An uptick in energy prices had helped to propel headline inflation in developed markets and juice high-yield bonds and energy stocks, supporting the reflation narrative that has helped to lift global markets. The year-on-year jump in crude prices that gave momentum to the reflation story risks fading in May if oil prices stay at current levels.

It could get worse. Strategists at Commerzbank AG suggest the rebound in U.S. production may send oil prices tumbling to $40 this summer.

As a likely Federal Reserve rate hike looms on Wednesday, and fears grow over stretched valuations in stocks and high-yield bonds after a spirited rally since November, here are a bevy of charts that show the high stakes for market participants.

Feeding Bond Bears

For the past two years, crude prices below $50 have been associated with sharp falls in U.S. high-yield debt. Markets are betting this won’t happen. Credit spreads continue to imply $55 a barrel at the end of the year, according to David Riley, head of credit strategy at BlueBay Asset Management LLP in London.

"A sustained fall below $50 will likely prove a catalyst for a meaningful re-pricing of energy credit," Riley said in a note.

Provided data
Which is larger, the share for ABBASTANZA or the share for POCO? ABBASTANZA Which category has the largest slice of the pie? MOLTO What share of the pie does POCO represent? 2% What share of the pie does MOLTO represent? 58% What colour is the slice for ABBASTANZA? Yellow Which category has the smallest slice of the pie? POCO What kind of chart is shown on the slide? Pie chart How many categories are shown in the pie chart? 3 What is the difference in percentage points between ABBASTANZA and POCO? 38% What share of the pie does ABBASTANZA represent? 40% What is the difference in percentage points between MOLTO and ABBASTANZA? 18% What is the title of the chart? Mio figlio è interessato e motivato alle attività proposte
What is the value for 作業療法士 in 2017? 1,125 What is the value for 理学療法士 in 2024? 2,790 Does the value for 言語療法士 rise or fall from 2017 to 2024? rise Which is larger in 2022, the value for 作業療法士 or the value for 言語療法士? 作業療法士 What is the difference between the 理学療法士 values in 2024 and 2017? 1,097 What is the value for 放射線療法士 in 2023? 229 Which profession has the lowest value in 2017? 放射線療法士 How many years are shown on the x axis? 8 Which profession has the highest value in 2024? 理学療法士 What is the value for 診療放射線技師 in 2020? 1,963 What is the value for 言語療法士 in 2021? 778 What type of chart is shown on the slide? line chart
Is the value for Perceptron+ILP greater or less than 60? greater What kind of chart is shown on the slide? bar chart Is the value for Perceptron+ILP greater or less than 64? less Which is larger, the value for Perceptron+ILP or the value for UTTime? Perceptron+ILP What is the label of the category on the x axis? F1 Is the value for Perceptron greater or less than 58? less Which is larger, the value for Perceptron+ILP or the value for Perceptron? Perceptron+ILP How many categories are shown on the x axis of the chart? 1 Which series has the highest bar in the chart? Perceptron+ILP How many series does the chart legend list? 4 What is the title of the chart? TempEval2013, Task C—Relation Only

Work instruction A
According to the oil-price article, what price do Commerzbank strategists suggest oil could tumble to this summer?
Work instruction B
Pick up the oil-price article after its last sentence and continue it.
The data comes from a different source than the oil-price article.

Answer section A
$40.

Answer section B
Even though energy companies have embarked on efficiency gains in recent years, Riley is worried about operational leverage, or the sensitivity of operating income to changes in oil prices.

With $50 close to the rate at which a slew of producers break even, a prolonged bout of prices below that threshold could send energy spreads wider by as much as 30 basis points and 140 basis points in U.S. investment-grade and high-yield debt, respectively, he reckons.

The rebound in energy prices last year -- fed, in part, by hopes of a reflationary lift from fiscal policies in the U.S. -- added fuel to the post-election rally in the Bloomberg Barclays U.S. Corporate High Yield Bond Index. The gauge has notched a total return from the November election of 3.41 percent, with energy issuers, at 5.42 percent, driving the bulk of the gains.

The rally in U.S. credit has left little "buffer for shocks," capping return potential this year, strategists at Goldman Sachs Group Inc. wrote in a client note. The investment bank now prefers investment-grade credit -- a hitherto unloved asset class this year -- in both the U.S. and Europe, citing overstretched valuations in high-yield credit, and the latter’s exposure to event risks, such as commodity-price shocks.

US HY Correlation With Oil Has Jumped - Goldman Sachs Group Inc.

 

Still, few investors fretted about the outlook for crude last week despite the 9 percent tumble in the WTI benchmark, according to a survey by Bank of America Corp. The survey also showed that investors are now underweight high-yield debt for the first time since December 2008, and expect spreads across-the-board to rise.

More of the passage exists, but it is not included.